In particular, if we take $\sqrt i = \frac{1+i}{\sqrt 2}$ and $\sqrt{-i}=\frac{-1+i}{\sqrt 2}$ (and these are indeed possible square roots of $i$ and $-i$), then you do get $\sqrt{-i}=i\sqrt{i}$.

Wolfram Alpha probably chooses to set $\sqrt{-i}=\frac{1-i}{\sqrt 2}$, in which case you have $\sqrt{-i}=-i\sqrt{i}$ instead.

Answer 2

Your assumption that $\sqrt{-x} = i\sqrt{x}$ is incorrect. Suppose $x=-4.$ Then $\sqrt{-x}=\sqrt{4}=2\neq i\sqrt{-4}=i\cdot2i=-2$

Answer 3

You are running up against a complication that arises with roots of complex numbers: they are not single-valued, but multi-valued. If you express the question "what is $ \ \sqrt{-i} \ $ ?" as "what are the roots of the equation $ \ x^2 \ - \ (-i) \ = \ 0 \ ? $ " , there are two solutions. DeMoivre's Theorem tells us that the square-roots of $ \ -i \ = \ \cos(\frac{3 \pi}{2}) \ + \ i \ \sin(\frac{3 \pi}{2}) \ $ are

$$ \cos(\frac{3 \pi}{4}) \ + \ i \ \sin(\frac{3 \pi}{4}) \ = \ \frac{-1 + i}{\sqrt{2}} \ \ \text{and} \ \ \cos(\frac{7 \pi}{4}) \ + \ i \ \sin(\frac{7 \pi}{4}) \ = \ \frac{1 - i}{\sqrt{2}} \ \ . $$

The square-roots of $ \ i \ = \ \cos(\frac{ \pi}{2}) \ + \ i \ \sin(\frac{ \pi}{2}) \ $ are

$$ \cos(\frac{ \pi}{4}) \ + \ i \ \sin(\frac{ \pi}{4}) \ = \ \frac{1 + i}{\sqrt{2}} \ \ \text{and} \ \ \cos(\frac{5 \pi}{4}) \ + \ i \ \sin(\frac{5 \pi}{4}) \ = \ \frac{-1 - i}{\sqrt{2}} \ \ . $$

We can see that if we multiply each of the square-roots of $ \ -i \ $ by $ \ i \ $ , we will get one of the square-roots of $ \ i \ $ , but the correspondence is not as simple as is suggested by the putative equation $ \ \sqrt{-i} \ = \ i \ \sqrt{i} \ $ .
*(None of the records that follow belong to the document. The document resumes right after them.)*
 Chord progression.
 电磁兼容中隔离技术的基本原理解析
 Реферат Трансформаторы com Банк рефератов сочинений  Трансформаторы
What WolframAlpha appears to do is take as the principal values for these square-roots the ones where the angle (argument) in the complex plane is in the domain of the arctangent function, $ \ -\frac{\pi}{2} \ < \ \theta \ < \ \frac{\pi}{2} \ $ . When you just look at that, the equation doesn't work. But further down the pages, when you look at all the square-roots, you see that the locations of the two square-roots of $ \ i \ $ get rotated by $ \ \frac{\pi}{2} \ $ (upon multiplication by $ \ i \ $ ) to give the locations of the two square-roots of $ \ -i \ $ . So your equation is "wrong" in the sense that the complex square-root function has to be described more carefully than the one defined only for real numbers.